STF HC 233191
TRIBUTÁRIOHABEAS CORPUS. MATÉRIA CRIMINAL. IMPETRAÇÃO FORMALIZADA CONTRA DECISÃO MONOCRÁTICA PROFERIDA PELA PRESIDÊNCIA DO STJ. APLICAÇÃO DA SÚMULA 691/STF NO ATO COATOR. NÃO CONHECIMENTO. ILEGALIDADE FLAGRANTE. VIOLAÇÃO AO DEVIDO PROCESSO LEGAL. RÉU FORAGIDO. DIREITO DE AUTODEFESA. DIREITO DE PRESENÇA. DIREITO DE PARTICIPAÇÃO. AUSÊNCIA DE INTERROGATÓRIO. NULIDADE. ORDEM CONCEDIDA DE OFÍCIO PARA GARANTIR AO ACUSADO QUE PARTICIPOU DE AUDIÊNCIA POR VIDEOCONFERÊNCIA O DIREITO DE SER INTERROGADO.
1. A teor da Súmula 691/STF, é inadmissível a superposição de habeas corpus contra decisões denegatórias de liminar, salvo em hipóteses excepcionais, em que o impetrante demonstre a existência de flagrante ilegalidade, abuso de poder ou teratologia na decisão hostilizada, como se verifica no caso.
2. A responsabilização criminal no Estado de Direito deve observar, impreterivelmente, o devido processo legal, que consiste, a um só tempo, em garantia fundamental do jurisdicionado e elemento legitimador do exercício da jurisdição.
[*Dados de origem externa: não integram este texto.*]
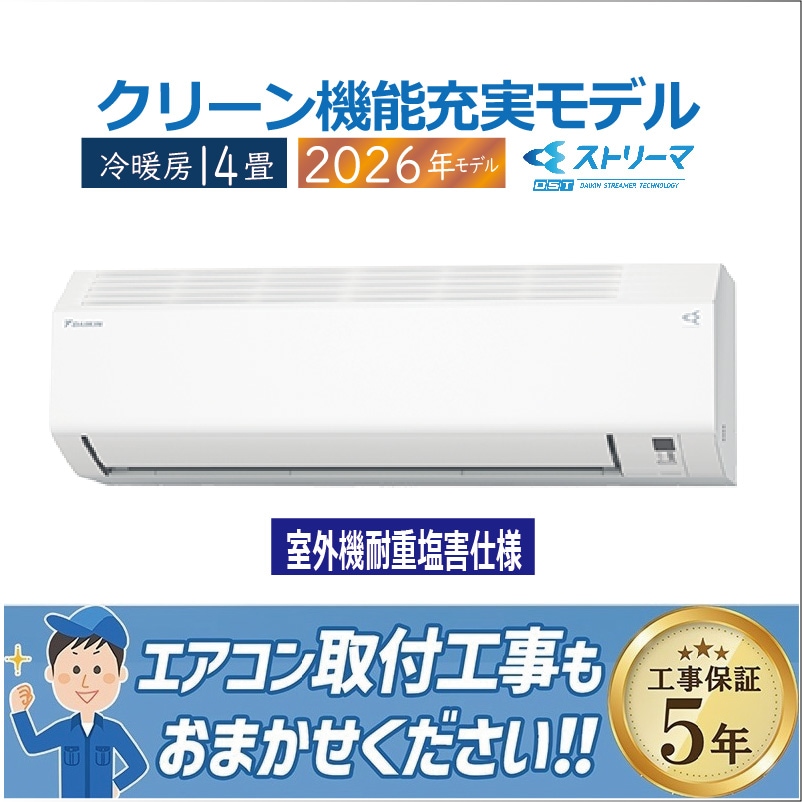 エアコン 14畳用 ダイキン 2026年モデル CXシリーズ ホワイト 室外機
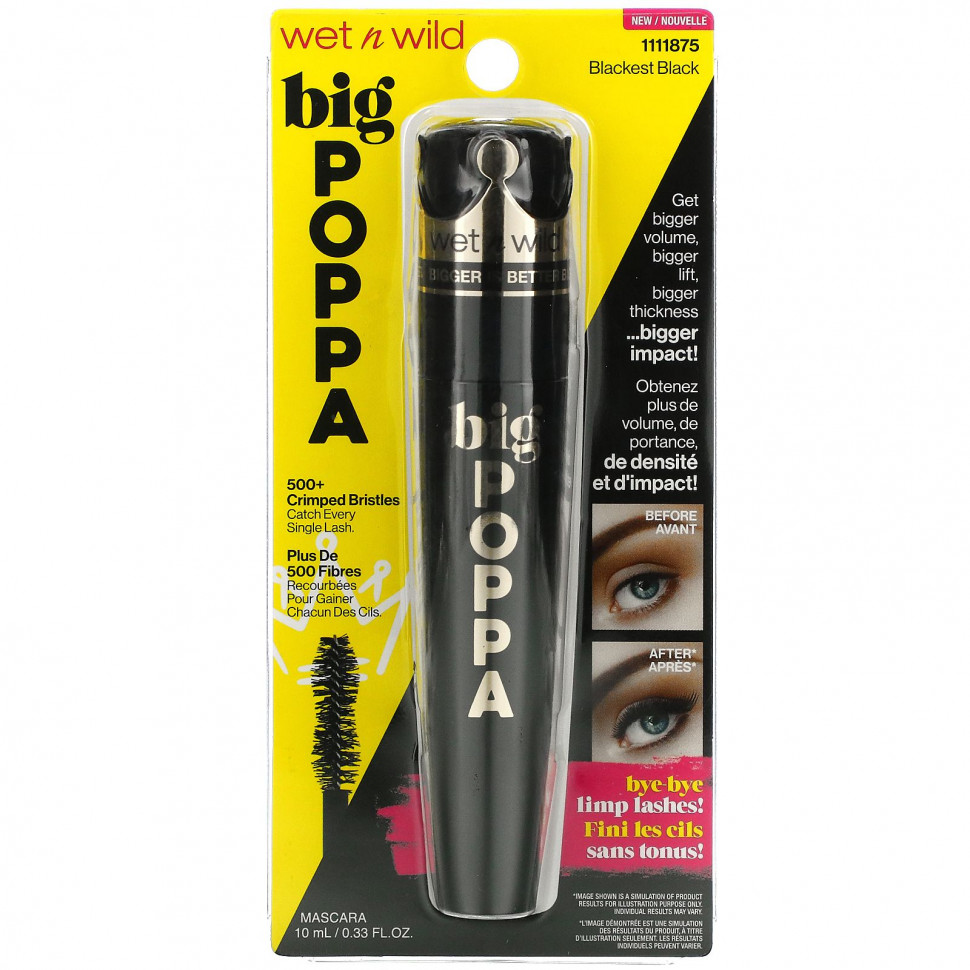Wet n Wild, Тушь для ресниц Big Poppa, черная, 10 мл (0,33 жидк. Унции)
Nesse sentido, o Estado-Juiz deve conduzir o processo respeitando o procedimento predeterminado na lei e as garantias fundamentais do acusado, dentre elas, a plenitude de defesa, que pode ser exercida por meio da autodefesa (direito de presença e participação efetiva do réu nos atos processuais) e da defesa técnica.
3. Embora a plenitude de defesa seja um dos elementos estruturais do processo, o réu foragido não tem direito a escolher o meio pelo qual a audiência de instrução e julgamento será realizada (presencial ou virtual) ou mesmo a participar de audiência virtual por endereço eletrônico não rastreável. Isso porque a circunstância de o réu estar foragido não foi prevista pelo legislador dentre aquelas que permitem ao magistrado realizar, excepcionalmente, audiência por videoconferência (art. 185, §2º, I a IV, do CPP). Além disso, a função limitadora do princípio da boa-fé processual impede o abuso de direito e o gozo de benefício decorrente da própria torpeza.
4. Por outro lado, não há justo motivo para negar ao réu foragido o direito de se fazer presente e ser ouvido em audiência virtual, previamente designada pelo magistrado. A existência de mandado de prisão pendente de execução não consiste em impedimento legal para a participação do acusado no ato.
5. A condição do réu foragido não implica renúncia tácita ao direito de presença e participação em audiência virtual, especialmente quando o acesso é previamente requerido pela defesa.
6. No caso concreto, o réu compareceu, virtualmente, à audiência de instrução, logo competiria ao Juízo da causa proceder, como último ato de instrução, ao interrogatório do acusado, nos moldes dos arts. 185 e 400 do CPP.
7. A ausência do interrogatório do réu presente em audiência de instrução e julgamento é causa de nulidade processual, conforme prevê o art. 564, III, “e”, do CPP.
8. Ordem concedida, de ofício, com fulcro no art. 654, §2º, do CPP, a fim de determinar que o Juízo da causa realize o interrogatório do paciente, garantindo-lhe o pleno exercício da autodefesa, por meio do direito de presença e de participação.